Teddy turned, and his little face studied her. Whatever he was about to say had required him to wonder and think.

Uncertainty prickled in her chest. “Teddy?”

“Maybe Aunt Courtney is my mom.” His sober expression gave way to a small slip of hope. “And someone else is my dad.”

Jane tried to hide the moment her heart broke into pieces.

A golf-ball-sized knot lodged in her throat, and she vividly remembered her own childhood, when she wondered and prayed that her own parents were not her real ones, too.

“Oh, baby. Teddy.” Tears spilled from both their eyes as she wrapped him in her arms. “I’m so sorry. ”

He sniffed. “But what if the doctors just gave me to the wrong person?
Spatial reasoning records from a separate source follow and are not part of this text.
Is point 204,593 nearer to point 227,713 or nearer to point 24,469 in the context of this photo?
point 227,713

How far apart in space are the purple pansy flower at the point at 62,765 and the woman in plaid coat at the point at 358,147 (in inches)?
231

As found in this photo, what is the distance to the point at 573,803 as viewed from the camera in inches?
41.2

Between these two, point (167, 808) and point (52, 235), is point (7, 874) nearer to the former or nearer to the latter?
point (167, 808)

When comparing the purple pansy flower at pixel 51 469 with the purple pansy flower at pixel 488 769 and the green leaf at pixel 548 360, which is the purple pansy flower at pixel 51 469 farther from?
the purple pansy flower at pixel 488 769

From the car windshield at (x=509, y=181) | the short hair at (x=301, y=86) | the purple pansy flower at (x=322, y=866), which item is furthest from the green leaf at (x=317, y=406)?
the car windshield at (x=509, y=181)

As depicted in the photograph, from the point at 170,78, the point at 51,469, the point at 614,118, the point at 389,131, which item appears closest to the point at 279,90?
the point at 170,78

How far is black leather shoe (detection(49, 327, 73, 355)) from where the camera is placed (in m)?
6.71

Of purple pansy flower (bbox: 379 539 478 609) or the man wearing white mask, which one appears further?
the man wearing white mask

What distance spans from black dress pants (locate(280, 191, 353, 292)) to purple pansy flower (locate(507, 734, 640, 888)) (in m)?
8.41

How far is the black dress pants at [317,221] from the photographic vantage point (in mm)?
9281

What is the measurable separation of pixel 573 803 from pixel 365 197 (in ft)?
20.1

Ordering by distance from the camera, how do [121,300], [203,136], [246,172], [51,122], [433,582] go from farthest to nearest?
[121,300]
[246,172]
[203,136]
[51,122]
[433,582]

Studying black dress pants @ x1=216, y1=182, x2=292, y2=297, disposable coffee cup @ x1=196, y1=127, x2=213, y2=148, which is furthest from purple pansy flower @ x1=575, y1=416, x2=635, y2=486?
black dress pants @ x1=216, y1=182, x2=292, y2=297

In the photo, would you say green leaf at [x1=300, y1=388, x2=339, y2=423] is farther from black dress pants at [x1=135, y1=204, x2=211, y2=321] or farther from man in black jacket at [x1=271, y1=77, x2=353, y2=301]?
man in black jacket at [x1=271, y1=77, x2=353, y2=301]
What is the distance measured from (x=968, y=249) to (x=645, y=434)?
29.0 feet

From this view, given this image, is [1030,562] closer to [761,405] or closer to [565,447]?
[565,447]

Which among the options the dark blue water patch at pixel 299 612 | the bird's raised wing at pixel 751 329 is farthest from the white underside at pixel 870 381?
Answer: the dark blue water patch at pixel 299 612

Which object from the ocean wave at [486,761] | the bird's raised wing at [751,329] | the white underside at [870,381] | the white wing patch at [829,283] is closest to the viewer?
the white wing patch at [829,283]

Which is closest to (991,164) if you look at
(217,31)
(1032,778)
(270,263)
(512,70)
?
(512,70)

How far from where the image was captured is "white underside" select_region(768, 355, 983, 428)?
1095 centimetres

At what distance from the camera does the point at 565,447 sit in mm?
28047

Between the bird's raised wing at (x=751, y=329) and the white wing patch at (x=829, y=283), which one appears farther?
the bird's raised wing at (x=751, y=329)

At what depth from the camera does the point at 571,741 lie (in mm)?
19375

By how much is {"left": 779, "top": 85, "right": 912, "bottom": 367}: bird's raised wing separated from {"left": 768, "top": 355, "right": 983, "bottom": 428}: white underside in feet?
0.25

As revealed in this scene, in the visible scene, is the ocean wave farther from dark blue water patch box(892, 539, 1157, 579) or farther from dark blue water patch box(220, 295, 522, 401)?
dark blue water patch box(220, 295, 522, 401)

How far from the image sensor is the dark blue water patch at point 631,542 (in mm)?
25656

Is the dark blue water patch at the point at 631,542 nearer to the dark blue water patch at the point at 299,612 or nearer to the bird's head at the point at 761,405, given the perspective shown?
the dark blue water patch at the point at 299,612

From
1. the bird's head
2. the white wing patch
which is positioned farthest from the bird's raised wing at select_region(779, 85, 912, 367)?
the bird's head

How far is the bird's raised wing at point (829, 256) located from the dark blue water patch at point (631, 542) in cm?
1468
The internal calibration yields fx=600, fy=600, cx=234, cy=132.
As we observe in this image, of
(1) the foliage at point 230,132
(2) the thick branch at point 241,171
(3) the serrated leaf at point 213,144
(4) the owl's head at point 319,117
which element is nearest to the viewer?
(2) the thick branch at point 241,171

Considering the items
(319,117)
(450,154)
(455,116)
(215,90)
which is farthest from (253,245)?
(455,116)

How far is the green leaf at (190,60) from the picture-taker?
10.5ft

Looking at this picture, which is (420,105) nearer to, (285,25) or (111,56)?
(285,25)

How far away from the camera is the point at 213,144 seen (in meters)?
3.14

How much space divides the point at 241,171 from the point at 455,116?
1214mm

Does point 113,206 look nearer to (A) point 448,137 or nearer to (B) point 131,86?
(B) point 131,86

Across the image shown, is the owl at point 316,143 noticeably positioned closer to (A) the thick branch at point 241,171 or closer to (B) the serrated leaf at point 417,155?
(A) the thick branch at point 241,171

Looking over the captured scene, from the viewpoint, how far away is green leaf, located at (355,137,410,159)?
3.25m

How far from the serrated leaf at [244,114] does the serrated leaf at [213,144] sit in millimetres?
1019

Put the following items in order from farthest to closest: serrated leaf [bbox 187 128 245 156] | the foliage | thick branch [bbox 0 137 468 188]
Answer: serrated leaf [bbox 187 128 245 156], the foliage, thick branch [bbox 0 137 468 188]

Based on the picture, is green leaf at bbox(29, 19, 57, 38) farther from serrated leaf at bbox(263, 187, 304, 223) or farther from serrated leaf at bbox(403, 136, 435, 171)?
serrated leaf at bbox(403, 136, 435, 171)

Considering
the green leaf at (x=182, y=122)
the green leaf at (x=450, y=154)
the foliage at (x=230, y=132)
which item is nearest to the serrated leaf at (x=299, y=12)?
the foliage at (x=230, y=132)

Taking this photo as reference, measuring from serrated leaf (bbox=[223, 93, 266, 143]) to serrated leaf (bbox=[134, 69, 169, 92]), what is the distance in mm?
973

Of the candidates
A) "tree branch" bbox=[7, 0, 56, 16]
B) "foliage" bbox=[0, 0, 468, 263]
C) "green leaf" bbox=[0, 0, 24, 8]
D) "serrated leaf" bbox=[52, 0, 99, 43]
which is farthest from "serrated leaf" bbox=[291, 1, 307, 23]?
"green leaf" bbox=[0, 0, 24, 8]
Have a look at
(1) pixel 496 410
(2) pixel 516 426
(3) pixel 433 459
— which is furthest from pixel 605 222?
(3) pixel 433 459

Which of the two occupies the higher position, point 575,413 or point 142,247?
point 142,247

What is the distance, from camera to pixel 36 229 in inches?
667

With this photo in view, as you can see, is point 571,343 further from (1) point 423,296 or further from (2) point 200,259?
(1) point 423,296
What if it was an accident that they gave me to them?”

She couldn’t stop her tears and kissed his forehead. The movie came on, and she quietly promised, “I know grown-up problems don’t make sense. But, you and me? We’ll keep going. We’ll stick together. We’ll love each other very much.”

“And Aunt Courtney,” he said.

“And Aunt Courtney,” she agreed, then let the opening scenes distract him from her silent tears. Jane’s heart ached. Poor Teddy was asking the same question she’d asked herself when she was only a little older than his age: Why couldn’t his parents find it in them to love him?